Certain critical access hospitals would be eligible entities to form their own ACO
The Affordable Care Act specifies that certain groups of providers of services and suppliers, including physicians and hospitals, may form their own ACO as long as they meet the eligibility criteria, including minimum beneficiary assignment. The statute permits the Secretary to use her discretion to permit other Medicare providers of services and suppliers to form their own ACO. The Secretary has proposed to exercise her discretion to include CAHs that elect to bill for outpatient services under the optional method (Method II) as an eligible entity to form an ACO, assuming the CAH would meet all of the other eligibility requirements. This proposal is expected to expand access to ACOs in rural areas.
Unfortunately, CAHs billing for outpatient services under the standard method (Method I) may not form their own ACOs because such CAHs do not submit claims for primary care physicians’ services, which is information needed in order to assign beneficiaries to the ACO. However, a CAH billing under the standard method may join an ACO as an ACO participant along with other organizations, although assignment of beneficiaries to the ACO would not be based on data from the CAH billing under the standard method.

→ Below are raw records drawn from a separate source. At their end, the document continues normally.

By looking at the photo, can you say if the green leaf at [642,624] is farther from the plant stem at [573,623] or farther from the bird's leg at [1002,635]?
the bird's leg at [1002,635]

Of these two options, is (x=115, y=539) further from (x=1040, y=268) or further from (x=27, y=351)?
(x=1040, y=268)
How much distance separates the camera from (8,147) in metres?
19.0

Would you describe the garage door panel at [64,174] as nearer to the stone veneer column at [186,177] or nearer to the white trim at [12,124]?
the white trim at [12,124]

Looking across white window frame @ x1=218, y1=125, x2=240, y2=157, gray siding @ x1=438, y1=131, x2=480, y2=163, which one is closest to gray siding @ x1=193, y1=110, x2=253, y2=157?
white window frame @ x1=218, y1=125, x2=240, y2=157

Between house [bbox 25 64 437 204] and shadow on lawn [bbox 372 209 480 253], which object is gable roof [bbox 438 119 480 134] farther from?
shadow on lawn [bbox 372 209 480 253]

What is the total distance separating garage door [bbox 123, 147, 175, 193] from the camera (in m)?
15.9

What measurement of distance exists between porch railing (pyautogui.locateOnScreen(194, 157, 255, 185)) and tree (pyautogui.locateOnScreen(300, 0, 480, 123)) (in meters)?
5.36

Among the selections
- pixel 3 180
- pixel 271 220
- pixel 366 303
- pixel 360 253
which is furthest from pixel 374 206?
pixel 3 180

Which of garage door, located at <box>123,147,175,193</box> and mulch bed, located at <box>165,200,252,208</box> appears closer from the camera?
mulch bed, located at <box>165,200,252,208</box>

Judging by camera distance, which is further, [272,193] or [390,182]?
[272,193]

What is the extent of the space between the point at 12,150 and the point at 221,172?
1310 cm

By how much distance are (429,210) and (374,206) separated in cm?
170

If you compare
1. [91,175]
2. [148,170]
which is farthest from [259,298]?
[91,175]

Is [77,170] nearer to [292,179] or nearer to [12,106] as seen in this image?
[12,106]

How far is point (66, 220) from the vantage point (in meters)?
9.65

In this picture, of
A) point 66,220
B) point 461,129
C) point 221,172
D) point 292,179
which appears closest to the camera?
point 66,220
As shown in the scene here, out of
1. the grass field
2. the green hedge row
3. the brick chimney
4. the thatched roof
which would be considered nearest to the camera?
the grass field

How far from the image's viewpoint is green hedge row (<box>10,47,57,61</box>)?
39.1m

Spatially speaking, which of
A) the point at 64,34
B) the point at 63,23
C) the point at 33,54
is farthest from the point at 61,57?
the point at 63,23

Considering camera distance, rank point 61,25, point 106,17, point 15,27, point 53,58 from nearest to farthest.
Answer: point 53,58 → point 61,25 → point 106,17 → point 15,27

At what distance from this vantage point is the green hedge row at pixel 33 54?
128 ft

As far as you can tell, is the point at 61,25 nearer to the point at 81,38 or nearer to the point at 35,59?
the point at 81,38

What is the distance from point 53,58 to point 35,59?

The proposal includes incentives for including FQHCs and RHCs in the ACO
Because FQHCs and RHCs do not submit the data elements required for assignment of beneficiaries in their Medicare claims, it is not possible at this time for FQHCs and RHCs to participate in the Medicare Shared Savings program by forming their own ACOs. However, FQHCs and RHCs may join an ACO as an ACO participant along with other organizations, but the assignment of beneficiaries to ACOs would not be based on data from the FQHCs and RHCs.
The proposed rule offers incentives to ACOs that include the participation of FQHCs and RHCs. The incentives are designed on a sliding scale according to the number of beneficiaries assigned to the ACO that visit the participating FQHC or RHC during a year. Specifically, the incentives are an increase in the sharing rate. ACOs in the one-sided model may earn up to a 2.5 percentage point increase in the sharing rate. ACOs in the two-sided model may earn up to a 5 percentage point increase in the sharing rate.
The proposed rule was published in the April 7, 2011 Federal Register. Comments on the proposed rule will be accepted until June 6, 2011. CMS will respond to all comments in a final rule to be issued later this year.